Timbunan Sampah Disebut Sudah Setinggi Bangunan 16 Lantai, Ini Sejarah TPST Bantargebang

KITAMUDAMEDIA – Kondisi Tempat Pengolahan Sampah Terpadu (TPST) Bantargebang semakin mengkhawatirkan. 

Timbunan sampah di Bantargebang semakin hari semakin menggunung. Bahkan timbunan itu disebut sudah setara dengan tinggi bangunan 16 lantai. 

“Tinggi sampah Bantargebang sudah setara dengan Gedung 16 lantai,” tulis akun ini dalam tangkapan layar video yang disematkannya. 

Dua tahun sebelumnya, yakni 2021, Pemerintahan Provinsi (Penprov) DKI Jakarta sempat menyebutkan bahwa ketinggian TPST Bantargebang sudah mencapai batas maksimal. 

“Timbunan ini akan menimbulkan banyak masalah, termasuk lahan yang sudah semakin berkurang. Sedangkan di sisi lain belum tersedianya alternatif TPA bagi sampah Jakarta,” kata Pemprov DKI, dikutip dari laman Instagram @dkijakarta.

Baru-baru ini, penanganan sampah sempat disinggung oleh Presiden Joko Widodo, salah satunya penanganan sampah di DKI Jakarta.

Sebelum ditetapkan sebagai TPST, Bantargebang lebih dulu dikenal sebagai TPA Bantargebang. Dilansir dari Studi berjudul Tempat Pembuangan Sampah Terpadu (TPST) sebagai Sumber Ekonomi Masyarakat Perantau di Kelurahan Ciketingudik Bantargebang dalam Esai Foto, Susiani Saragih (2020), kawasan Bantargebang mulanya merupakan tanah galian dan persawahan. Sebelum menjadi TPA, Bantargebang dipenuhi dengan aliran Kali Ciketingudik yang terhubung dengan Kali Asep.

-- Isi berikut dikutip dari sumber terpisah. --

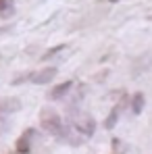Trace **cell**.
I'll list each match as a JSON object with an SVG mask.
<instances>
[{
  "label": "cell",
  "instance_id": "11",
  "mask_svg": "<svg viewBox=\"0 0 152 154\" xmlns=\"http://www.w3.org/2000/svg\"><path fill=\"white\" fill-rule=\"evenodd\" d=\"M29 77H31V73H25V75H19L13 79V85H19V83H23V81H29Z\"/></svg>",
  "mask_w": 152,
  "mask_h": 154
},
{
  "label": "cell",
  "instance_id": "5",
  "mask_svg": "<svg viewBox=\"0 0 152 154\" xmlns=\"http://www.w3.org/2000/svg\"><path fill=\"white\" fill-rule=\"evenodd\" d=\"M17 110H21V100L19 98H4V100H0V119L13 115Z\"/></svg>",
  "mask_w": 152,
  "mask_h": 154
},
{
  "label": "cell",
  "instance_id": "2",
  "mask_svg": "<svg viewBox=\"0 0 152 154\" xmlns=\"http://www.w3.org/2000/svg\"><path fill=\"white\" fill-rule=\"evenodd\" d=\"M42 127L46 129L48 133H52L54 137H58V140H67V127H65V123H63V119L56 115V112H44V117H42Z\"/></svg>",
  "mask_w": 152,
  "mask_h": 154
},
{
  "label": "cell",
  "instance_id": "3",
  "mask_svg": "<svg viewBox=\"0 0 152 154\" xmlns=\"http://www.w3.org/2000/svg\"><path fill=\"white\" fill-rule=\"evenodd\" d=\"M56 73H58L56 67H44V69H40L38 73H31L29 81L36 83V85H44V83H50L52 79L56 77Z\"/></svg>",
  "mask_w": 152,
  "mask_h": 154
},
{
  "label": "cell",
  "instance_id": "6",
  "mask_svg": "<svg viewBox=\"0 0 152 154\" xmlns=\"http://www.w3.org/2000/svg\"><path fill=\"white\" fill-rule=\"evenodd\" d=\"M71 90H73V81H63V83L54 85L50 92H48V98H50V100H63Z\"/></svg>",
  "mask_w": 152,
  "mask_h": 154
},
{
  "label": "cell",
  "instance_id": "8",
  "mask_svg": "<svg viewBox=\"0 0 152 154\" xmlns=\"http://www.w3.org/2000/svg\"><path fill=\"white\" fill-rule=\"evenodd\" d=\"M119 115H121V106H115V108L108 112V117H106V121H104V127L113 129L117 123H119Z\"/></svg>",
  "mask_w": 152,
  "mask_h": 154
},
{
  "label": "cell",
  "instance_id": "12",
  "mask_svg": "<svg viewBox=\"0 0 152 154\" xmlns=\"http://www.w3.org/2000/svg\"><path fill=\"white\" fill-rule=\"evenodd\" d=\"M4 129H6V125H4V123H0V135L4 133Z\"/></svg>",
  "mask_w": 152,
  "mask_h": 154
},
{
  "label": "cell",
  "instance_id": "1",
  "mask_svg": "<svg viewBox=\"0 0 152 154\" xmlns=\"http://www.w3.org/2000/svg\"><path fill=\"white\" fill-rule=\"evenodd\" d=\"M71 125L77 133H81L85 137H92L94 131H96V119L88 112H73L71 115Z\"/></svg>",
  "mask_w": 152,
  "mask_h": 154
},
{
  "label": "cell",
  "instance_id": "10",
  "mask_svg": "<svg viewBox=\"0 0 152 154\" xmlns=\"http://www.w3.org/2000/svg\"><path fill=\"white\" fill-rule=\"evenodd\" d=\"M13 13V2L11 0H0V15H11Z\"/></svg>",
  "mask_w": 152,
  "mask_h": 154
},
{
  "label": "cell",
  "instance_id": "4",
  "mask_svg": "<svg viewBox=\"0 0 152 154\" xmlns=\"http://www.w3.org/2000/svg\"><path fill=\"white\" fill-rule=\"evenodd\" d=\"M36 137V129H25L23 135L17 140V152L19 154H29L31 152V140Z\"/></svg>",
  "mask_w": 152,
  "mask_h": 154
},
{
  "label": "cell",
  "instance_id": "7",
  "mask_svg": "<svg viewBox=\"0 0 152 154\" xmlns=\"http://www.w3.org/2000/svg\"><path fill=\"white\" fill-rule=\"evenodd\" d=\"M144 106H146V96H144V92H135V94L131 96V112H133V115H140V112L144 110Z\"/></svg>",
  "mask_w": 152,
  "mask_h": 154
},
{
  "label": "cell",
  "instance_id": "13",
  "mask_svg": "<svg viewBox=\"0 0 152 154\" xmlns=\"http://www.w3.org/2000/svg\"><path fill=\"white\" fill-rule=\"evenodd\" d=\"M108 2H119V0H108Z\"/></svg>",
  "mask_w": 152,
  "mask_h": 154
},
{
  "label": "cell",
  "instance_id": "9",
  "mask_svg": "<svg viewBox=\"0 0 152 154\" xmlns=\"http://www.w3.org/2000/svg\"><path fill=\"white\" fill-rule=\"evenodd\" d=\"M65 48H67L65 44H58V46H54V48H50L48 52H44V54H42V60H48V58H52V56H56L58 52H63Z\"/></svg>",
  "mask_w": 152,
  "mask_h": 154
}]
</instances>
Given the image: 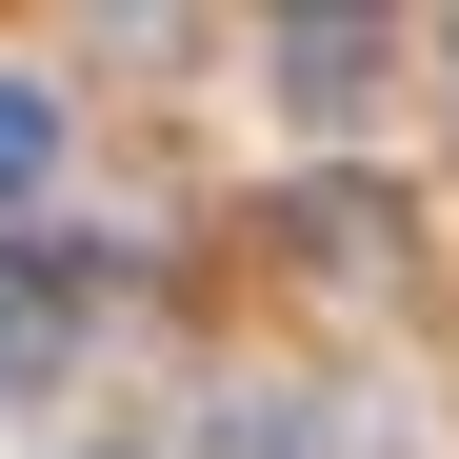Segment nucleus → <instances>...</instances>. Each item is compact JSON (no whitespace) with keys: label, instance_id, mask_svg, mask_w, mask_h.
<instances>
[{"label":"nucleus","instance_id":"f257e3e1","mask_svg":"<svg viewBox=\"0 0 459 459\" xmlns=\"http://www.w3.org/2000/svg\"><path fill=\"white\" fill-rule=\"evenodd\" d=\"M359 81H379V21H280V100L299 120H359Z\"/></svg>","mask_w":459,"mask_h":459},{"label":"nucleus","instance_id":"f03ea898","mask_svg":"<svg viewBox=\"0 0 459 459\" xmlns=\"http://www.w3.org/2000/svg\"><path fill=\"white\" fill-rule=\"evenodd\" d=\"M40 160H60V100H40V81H0V200H40Z\"/></svg>","mask_w":459,"mask_h":459},{"label":"nucleus","instance_id":"7ed1b4c3","mask_svg":"<svg viewBox=\"0 0 459 459\" xmlns=\"http://www.w3.org/2000/svg\"><path fill=\"white\" fill-rule=\"evenodd\" d=\"M0 359H21V320H0Z\"/></svg>","mask_w":459,"mask_h":459}]
</instances>
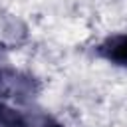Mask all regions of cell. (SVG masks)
Wrapping results in <instances>:
<instances>
[{"label": "cell", "instance_id": "1", "mask_svg": "<svg viewBox=\"0 0 127 127\" xmlns=\"http://www.w3.org/2000/svg\"><path fill=\"white\" fill-rule=\"evenodd\" d=\"M0 127H60L48 115H30L0 101Z\"/></svg>", "mask_w": 127, "mask_h": 127}, {"label": "cell", "instance_id": "2", "mask_svg": "<svg viewBox=\"0 0 127 127\" xmlns=\"http://www.w3.org/2000/svg\"><path fill=\"white\" fill-rule=\"evenodd\" d=\"M97 54H99L103 60H107V62H111V64H115V65L127 67V32L105 38V40L99 44Z\"/></svg>", "mask_w": 127, "mask_h": 127}, {"label": "cell", "instance_id": "3", "mask_svg": "<svg viewBox=\"0 0 127 127\" xmlns=\"http://www.w3.org/2000/svg\"><path fill=\"white\" fill-rule=\"evenodd\" d=\"M30 81L22 79L14 69H10L0 54V97H22V93H26V85Z\"/></svg>", "mask_w": 127, "mask_h": 127}]
</instances>
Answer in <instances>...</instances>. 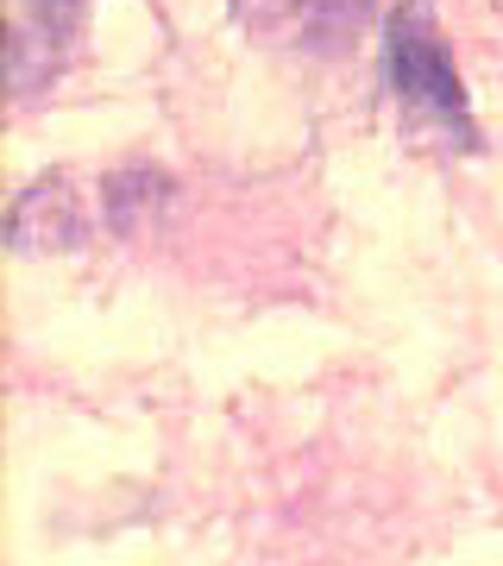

Bantargebang memiliki lahan seluas 108 hektar yang dimanfaatkan oleh Pemerintahan Bekasi dan Pemerintahan DKI Jakarta untuk membuang sampah. Menurut catatan Kompascom (2019), Alin Anwar dalam bukunya berjudul Konflik Sampah Kota menyebutkan bahwa Bantargebang mulai menjadi TPA karena pesatnya pertumbuhan penduduk dan perdagangan di Jakarta yang berakibat pada penumpukan volume sampah di Ibu Kota.

Hingga pada pertengahan 1980-an, volume sampah di Jakarta sudah mencapai 12.000 meter kubik per hari. Alhasil, Pemprov DKI memutar otak dan menganggap perlu memiliki lokasi pembuangan akhir.

Dipilih menjadi lokasi TPA Mulanya, Pemprov DKI memilih lokasi pembuangan akhir di Ujung Menteng, Jakarta Timur. Namun, kawasan tersebut dianggap tidak strategis karena sudah dipadati oleh perumahan dan industri.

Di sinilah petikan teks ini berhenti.